The National Assembly has approved several measures to help national flag carrier Vietnam Airlines overcome financial impacts of Covid-19.
A parliamentary resolution passed Tuesday allows the State Bank of Vietnam to refinance and offer loan extensions no more than two times to banks that would lend Vietnam Airlines additional capital for the company to continue its operations.
The carrier will also be allowed to sell more shares to existing shareholders to increase its charter capital in accordance with the Law on Securities, but is exempt from the condition that its business being profitable in the year prior to the offering.
The State Capital Investment Corporation (SCIC), a state-owned holding company, will act on behalf of the government to purchase Vietnam Airlines shares.
The NA has asked for strict inspection and auditing of the measures when they are carried out. It has also asked Vietnam Airlines to continue building its own solutions for reducing losses and taking care of its employees in the context of the pandemic continuing to develop in complicated ways.
Vietnam Airlines has sent 14 reports to relevant state agencies and met with government representatives several times, seeking assistance in tackling financial problems posed by the pandemic.
The carrier has suggested the government grants it a relief package of VND12 trillion ($518.53 million), including options for refinancing and raising its charter capital.
It reported a loss of VND10.75 trillion ($464 million) for January-September, during which its revenues fell 58.3 percent year on year to VND23.9 trillion.
It transported 10.2 million passengers during the nine months, down 41.2 percent year-on-year.

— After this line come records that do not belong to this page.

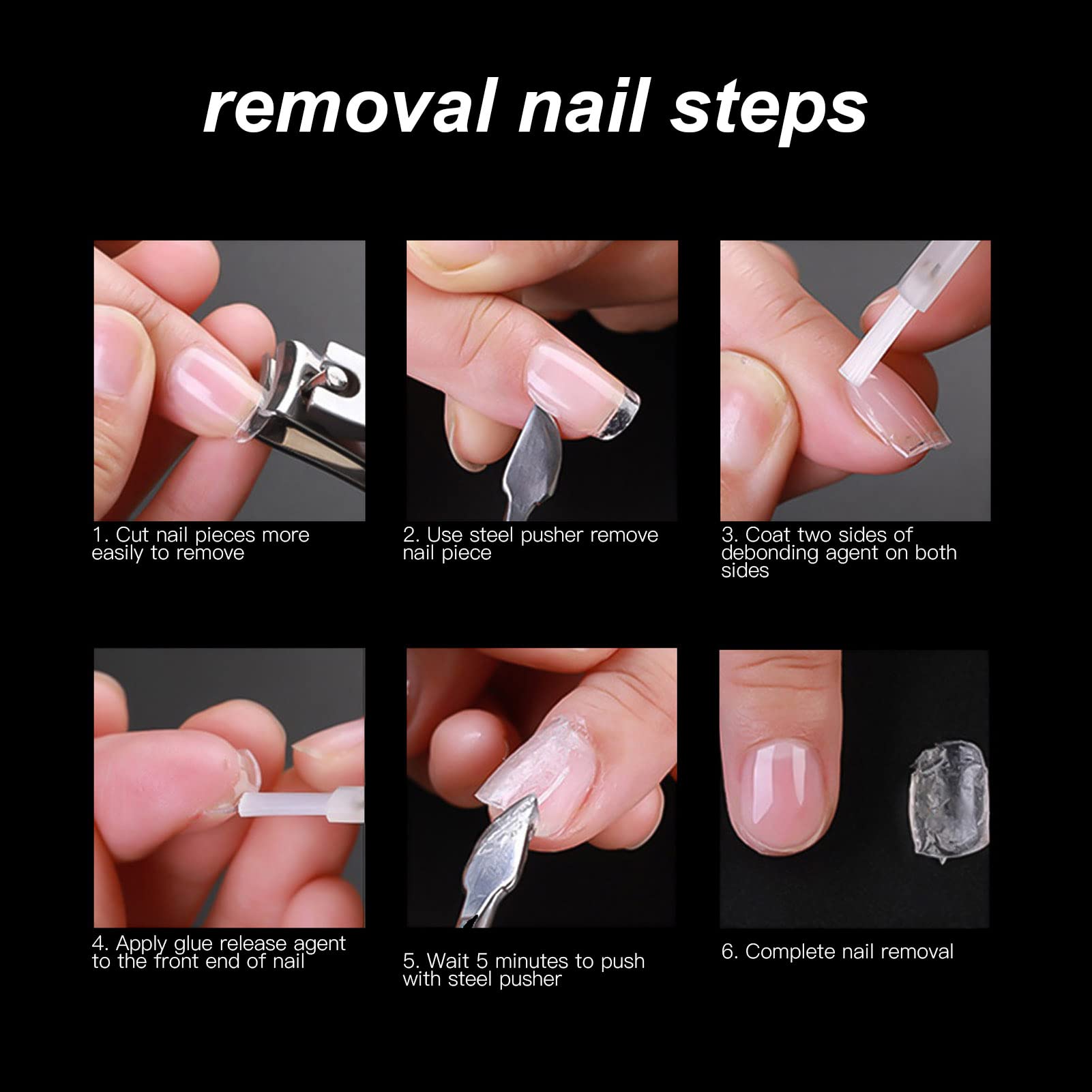 removal nail steps

1. Cut nail pieces more easily to remove

2. Use steel pusher remove nail piece

3. Coat two sides of debonding agent on both sides

4. Apply glue release agent to the front end of nail

5. Wait 5 minutes to push with steel pusher

6. Complete nail removal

The airline has blamed its plight on the pandemic’s impacts. It has cut sales, financial and management expenses, reduced salaries of pilots and flight attendants. It has also increased operations of repatriation flights.
The carrier’s third quarter revenues fell 68 percent year-on-year after the second Covid-19 outbreak hit the country late July. The third quarter is usually the highest revenue earner of the year as schools close and summer travel peaks. The second outbreak forced the carrier to cancel 22 new domestic routes during the peak period.
Vietnam Airlines currently operates more than 60 domestic routes with an average of 300 flights per day. It has resumed one-way flights to Japan and plans to reopen routes soon to mainland China, Taiwan, Laos and Cambodia.
The airline has estimated this year’s total loss at around VND15.2 trillion on revenues of VND55.7 trillion.